PBA President Stops Criminal at His House
This article is from the archive of The New York Sun before the launch of its new website in 2022. The Sun has neither altered nor updated such articles but will seek to correct any errors, mis-categorizations or other problems introduced during transfer.

A career criminal knocked on the wrong door in Queens yesterday, police and union officials said.
At about 9:30 a.m. Anthony Genovese, 40, knocked on the door of the president of the Patrolmen’s Benevolent Association, Patrick Lynch, in the Bayside section of Queens. He told Mr. Lynch’s wife that “he had dropped his keys in the sewer, his wife was pregnant, and he needed $5 for his landlord.” She immediately called her husband, telling him about the “suspicious man.”
When Mr. Lynch returned, he stopped the man and a woman he was with, Laurie Kernahan, 37, as they tried to leave in a car. Officers who responded to a radio call from Mr. Lynch discovered that the two were riding in a stolen vehicle.

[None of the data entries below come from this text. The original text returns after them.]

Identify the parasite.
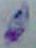

Toxoplasma gondii.

{
  "modality": "micrograph",
  "magnification": "1000x"
}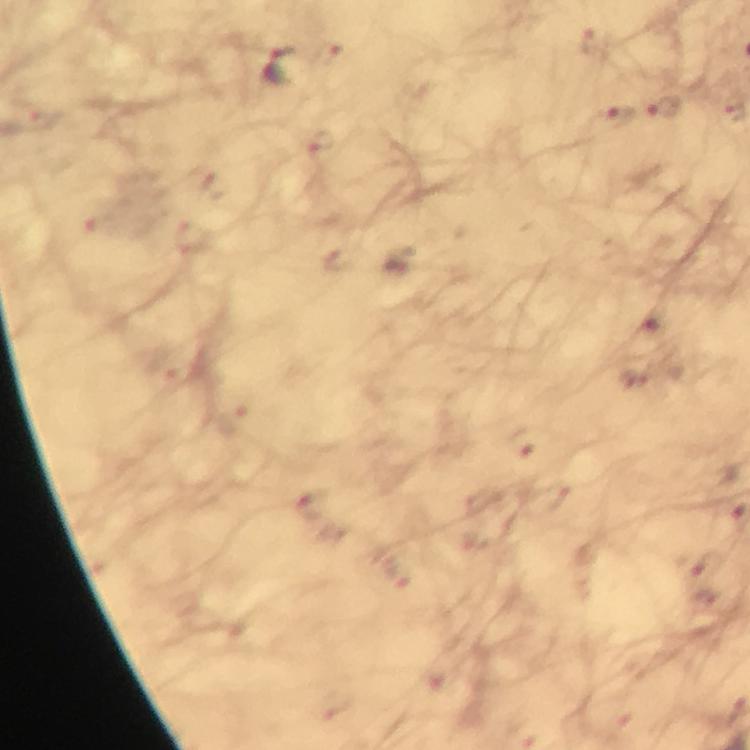
Approximate centers as {x, y} in pixels. Malaria parasite locations: {596, 42}, {327, 55}, {282, 66}, {664, 110}, {618, 116}, {42, 121}, {321, 143}, {204, 178}, {105, 228}, {195, 237}, {651, 329}, {525, 442}, {311, 504}, {709, 567}. Smartphone photograph taken through a microscope. Giemsa stain. At 100x magnification. Immersion oil was used. Image is 750×750 pixels. Cropped region of a single field of view. From a malaria diagnostic workup. Thick blood film.Report the malaria status of this cell.
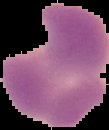
It is parasitized.

Image is 109×130 pixels. From a thin blood smear. Segmented cell region on a black background.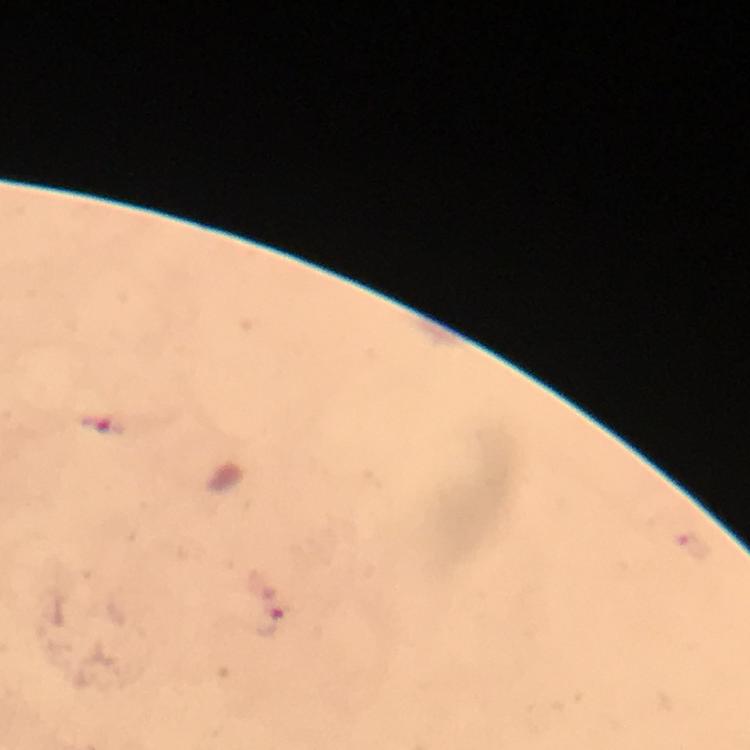 Approximate centers as {x, y} in pixels. Malaria parasite locations: {102, 429}, {271, 624}. Image is 750×750 pixels. Smartphone photograph taken through a microscope. Immersion oil was used. Thick smear. Giemsa stain. A crop from one field of view. 100x magnification. From a malaria diagnostic workup.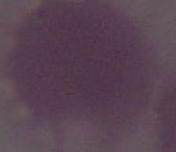 Captured at 1000x magnification. Micrograph. An erythrocyte is seen.Report the malaria status of this cell.
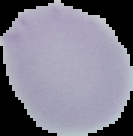

Uninfected.

Summary:
  - Image type: segmented cell region with the area outside set to black
  - Preparation: thin blood smear
  - Image size: 133×136 pixelsGive the position of every Plasmodium parasite.
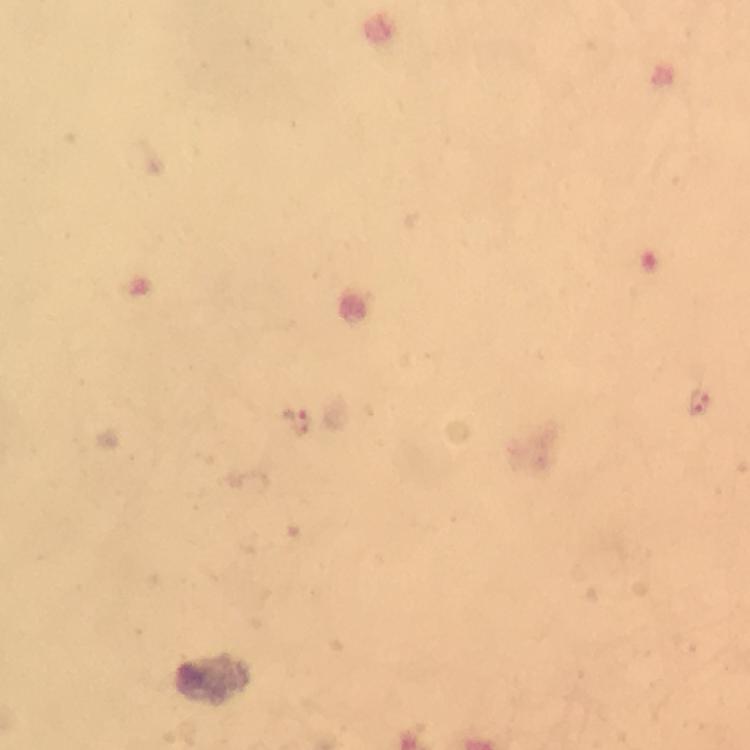
Approximate centers as {x, y} in pixels.
Plasmodium parasites: {700, 403}, {295, 423}.

A crop from one field of view. From a diagnostic examination for malaria. Image is 750×750 pixels. Giemsa-stained preparation. Immersion oil was used. Thick blood film. Photographed through the microscope with a smartphone camera. At 100x magnification.Assess this cell for malaria.
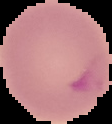
Parasitized.

image_type: segmented cell region with the area outside set to black
image_size: 112×124 pixels
preparation: thin blood filmAssess this cell for malaria.
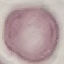
It is uninfected.

Cell patch, automatically extracted from a larger field of view and resized to 64 × 64 pixels. Thin blood film. Giemsa stain. Photographed with a smartphone camera at the microscope eyepiece.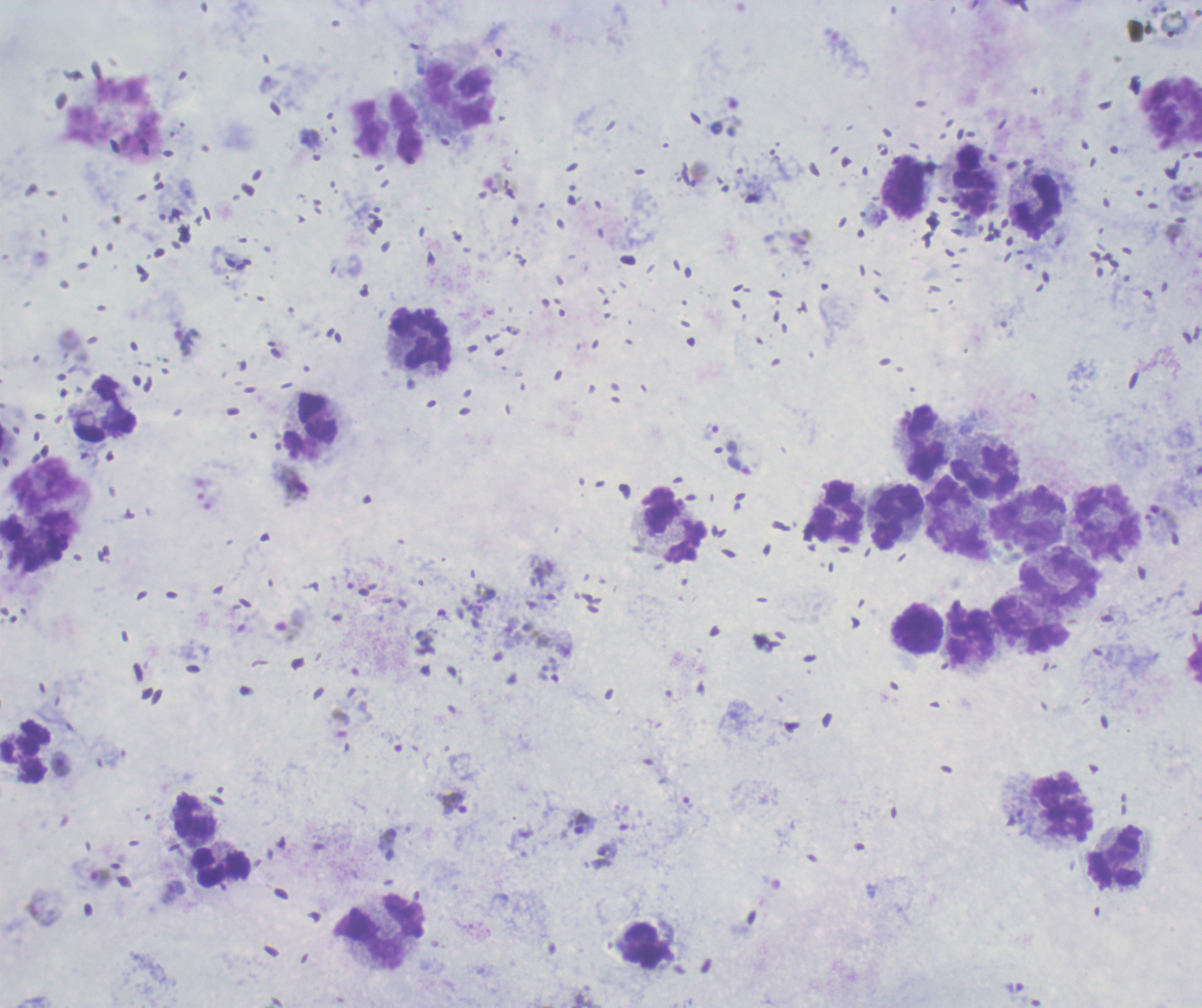

life_cycle_stages_observed: trophozoite, gametocyte
image_size: 1202×1008 pixels
trophozoite_locations: 'approximate centers as [x, y] in pixels: [1185, 190], [455, 802], [582, 823], [101, 878]'
result: Plasmodium parasites identified
field_of_view: one from this slide
preparation: thick blood film
magnification: 100x
context: previously used in an actual diagnosis
stain: Romanowsky
gametocyte_locations: 'approximate centers as [x, y] in pixels: [294, 482], [290, 624], [174, 891]'
leukocyte_locations: 'approximate centers as [x, y] in pixels: [460, 95], [389, 129], [974, 179], [905, 189], [1037, 205], [422, 339], [106, 409], [310, 426], [925, 442], [985, 473], [46, 487], [836, 511], [897, 517], [959, 519], [1108, 519], [1028, 520], [672, 527], [1061, 579], [1031, 626], [918, 629], [970, 632], [25, 752], [1063, 807], [194, 816], [1117, 857], [221, 867], [380, 933]'
background_quality: satisfactoryGive the position of every Plasmodium parasite.
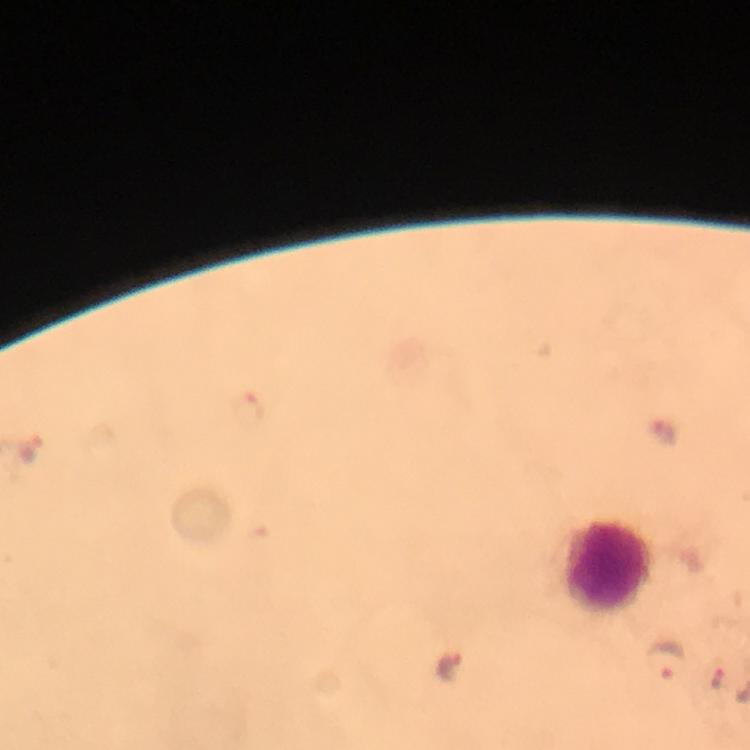
Approximate centers as {x, y} in pixels.
Plasmodium parasites: {32, 451}, {663, 660}, {716, 678}.

Summary:
  - Leukocyte locations: {606, 566}
  - Preparation: thick blood film
  - Immersion oil: used
  - Image size: 750×750 pixels
  - Context: from a diagnostic examination for malaria
  - Stain: Giemsa
  - Magnification: 100x
  - Cropped from: a single field of view
  - Capture: smartphone photograph through a microscopeIdentify the cell.
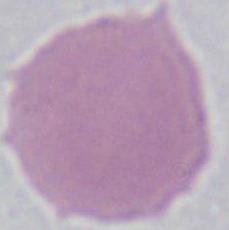
An erythrocyte.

Genovese, who has 21 prior convictions — including 11 felonies — and Ms. Kernahan were charged with grand larceny of an automobile, criminal possession of stolen property, possession of burglar’s tools, and trespassing. Genovese was also charged with operating a vehicle without a license. Police are also investigating whether the two were involved with a pattern of burglaries in the area.